PhysicsLAB: Non-Accelerated and Accelerated Motion

Non-Accelerated Motion

Refer to the following information for the next three questions.

The sketch shows a ball rolling at constant velocity along a level floor. The ball rolls from the first position shown to the second in 1 second. The two positions are 1 meter apart. Discuss with your partner where you would sketch the ball at successive 1-second intervals all the way to the wall (neglect resistance).

Would the successive ball positions be evenly spaced, farther apart, or closer together?

Why?

The ball reaches the wall with a speed of ____ m/s and takes a time of ____ seconds.

The table given below shows data of sprinting speeds of some animals. Make whatever computations are necessary to complete the table.

A =

B =

C =

animal	distance	time	speed
cheetah	75 m	3 sec	25 m/sec
greyhound	160 m	10 sec	C
gazelle	1 km	B	100 km/hr
turtle	A	30 sec	1 cm/sec

Accelerated Motion

Refer to the following information for the next eight questions.

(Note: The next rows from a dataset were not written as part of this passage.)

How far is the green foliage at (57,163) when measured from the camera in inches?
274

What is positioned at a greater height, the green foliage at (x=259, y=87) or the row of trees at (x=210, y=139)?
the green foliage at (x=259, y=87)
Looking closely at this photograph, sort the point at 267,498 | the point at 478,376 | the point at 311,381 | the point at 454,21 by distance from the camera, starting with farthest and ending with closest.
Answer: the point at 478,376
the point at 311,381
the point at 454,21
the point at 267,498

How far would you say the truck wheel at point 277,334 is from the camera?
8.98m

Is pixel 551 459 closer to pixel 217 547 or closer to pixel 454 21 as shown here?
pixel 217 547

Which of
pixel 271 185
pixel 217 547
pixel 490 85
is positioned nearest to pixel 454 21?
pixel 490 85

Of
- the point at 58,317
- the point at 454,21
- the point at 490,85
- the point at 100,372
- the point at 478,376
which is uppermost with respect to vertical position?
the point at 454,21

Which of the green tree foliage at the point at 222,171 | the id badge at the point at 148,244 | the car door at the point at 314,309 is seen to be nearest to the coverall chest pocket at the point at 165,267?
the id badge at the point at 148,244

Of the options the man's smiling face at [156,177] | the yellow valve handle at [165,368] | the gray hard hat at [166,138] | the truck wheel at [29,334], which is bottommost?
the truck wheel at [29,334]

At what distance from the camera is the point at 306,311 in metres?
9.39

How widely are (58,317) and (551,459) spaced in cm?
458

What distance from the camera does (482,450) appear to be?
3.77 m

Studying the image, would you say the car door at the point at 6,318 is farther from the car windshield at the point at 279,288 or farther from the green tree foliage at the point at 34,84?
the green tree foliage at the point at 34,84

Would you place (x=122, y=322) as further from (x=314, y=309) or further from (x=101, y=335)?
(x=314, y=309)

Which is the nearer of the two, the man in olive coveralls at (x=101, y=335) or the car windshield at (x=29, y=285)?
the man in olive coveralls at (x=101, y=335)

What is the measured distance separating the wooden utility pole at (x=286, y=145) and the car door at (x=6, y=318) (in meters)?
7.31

An object, starting from rest, gains a speed v = at when it undergoes uniform acceleration. The distance it covers is d = ½at². Uniform acceleration occurs for a ball rolling down an inclined plane. The plane below is tilted so a ball picks up a speed of 2 m/s each second; then its acceleration a 2 m/s². The positions of the ball are shown for 1-second intervals. Fill in the blanks for total distance traveled, Δdistance traveled each second, and the final speed at the end of each interval.

D =

E =

F =

G =

H =

I =

J =

K =

cumulative time (seconds)	cumulative distance traveled	Δdistance per second	final speed
0	0 meters	---	0 m/sec
1	1 meter	1 meter	2 m/sec
2	4 meters	3 meters	I
3	D	F	6 m/sec
4	E	G	J
5	25 meters	H	K

Do you see that the total distance from the starting point increases as the square of the time? This was discovered by Galileo. If the incline were to continue, predict the ball's distance from the starting point for the next 3 seconds.

Note the increase of distance between ball positions with time. Do you see an odd-integer pattern (also discovered by Galileo) for this increase? If the incline were to continue, predict the successive distances between ball positions for the next 3 seconds.